#### 任务说明:
将下列全部记录表示为两列 CSV，列名为“输入”和“输出”。每条记录一行：“输入”填记录的文本，“输出”填其答案，两者各放入一个带引号的字段，换行一律改为空格，图片不要写进结果。

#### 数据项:
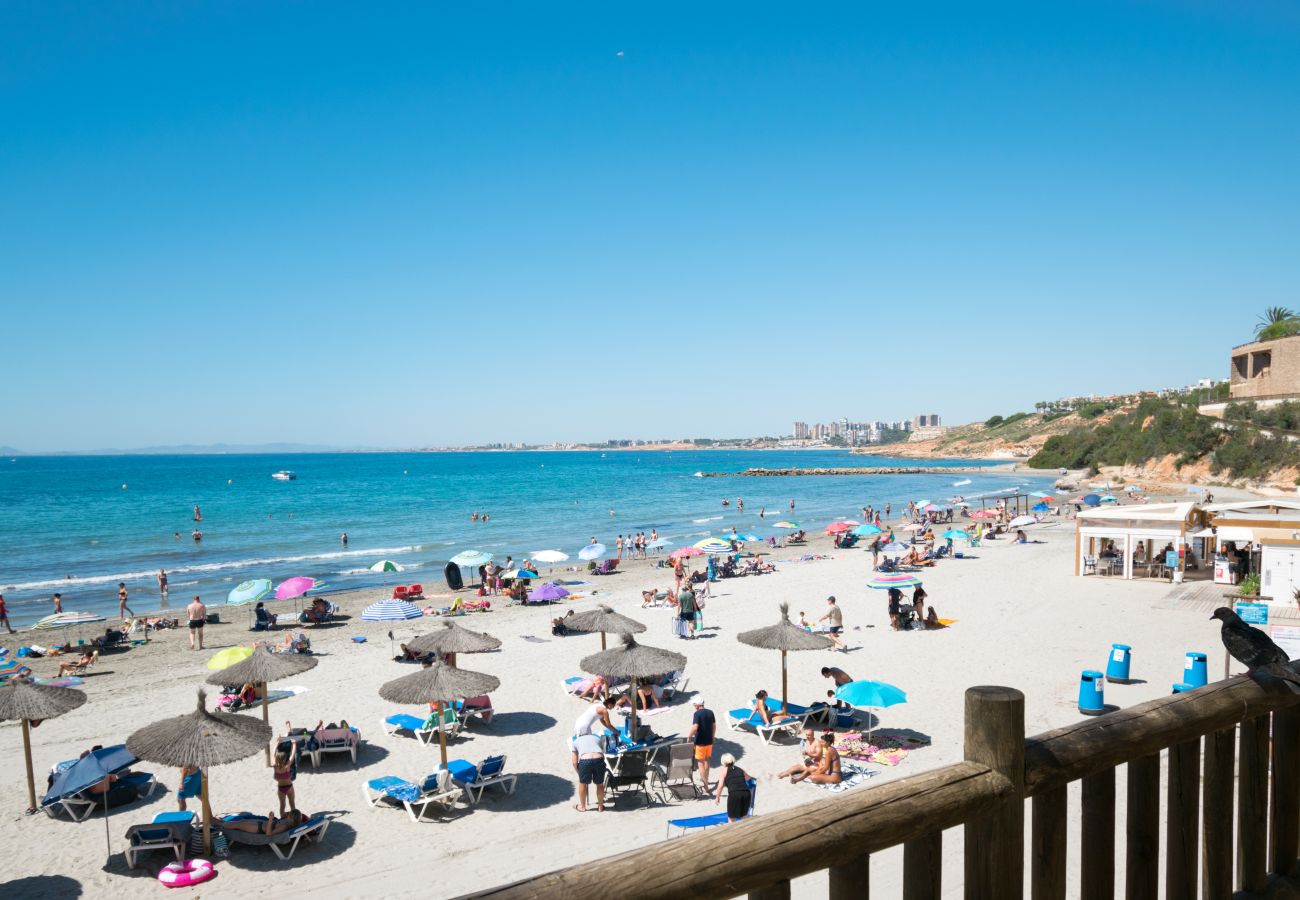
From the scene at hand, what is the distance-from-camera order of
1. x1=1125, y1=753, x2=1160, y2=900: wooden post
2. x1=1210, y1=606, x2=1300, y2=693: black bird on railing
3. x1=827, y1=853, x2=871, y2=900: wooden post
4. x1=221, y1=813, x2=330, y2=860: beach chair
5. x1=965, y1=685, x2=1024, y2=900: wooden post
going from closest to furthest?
x1=827, y1=853, x2=871, y2=900: wooden post < x1=965, y1=685, x2=1024, y2=900: wooden post < x1=1125, y1=753, x2=1160, y2=900: wooden post < x1=1210, y1=606, x2=1300, y2=693: black bird on railing < x1=221, y1=813, x2=330, y2=860: beach chair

#### 任务答案:
输入,输出
"From the scene at hand, what is the distance-from-camera order of 1. x1=1125, y1=753, x2=1160, y2=900: wooden post 2. x1=1210, y1=606, x2=1300, y2=693: black bird on railing 3. x1=827, y1=853, x2=871, y2=900: wooden post 4. x1=221, y1=813, x2=330, y2=860: beach chair 5. x1=965, y1=685, x2=1024, y2=900: wooden post going from closest to furthest?","x1=827, y1=853, x2=871, y2=900: wooden post < x1=965, y1=685, x2=1024, y2=900: wooden post < x1=1125, y1=753, x2=1160, y2=900: wooden post < x1=1210, y1=606, x2=1300, y2=693: black bird on railing < x1=221, y1=813, x2=330, y2=860: beach chair"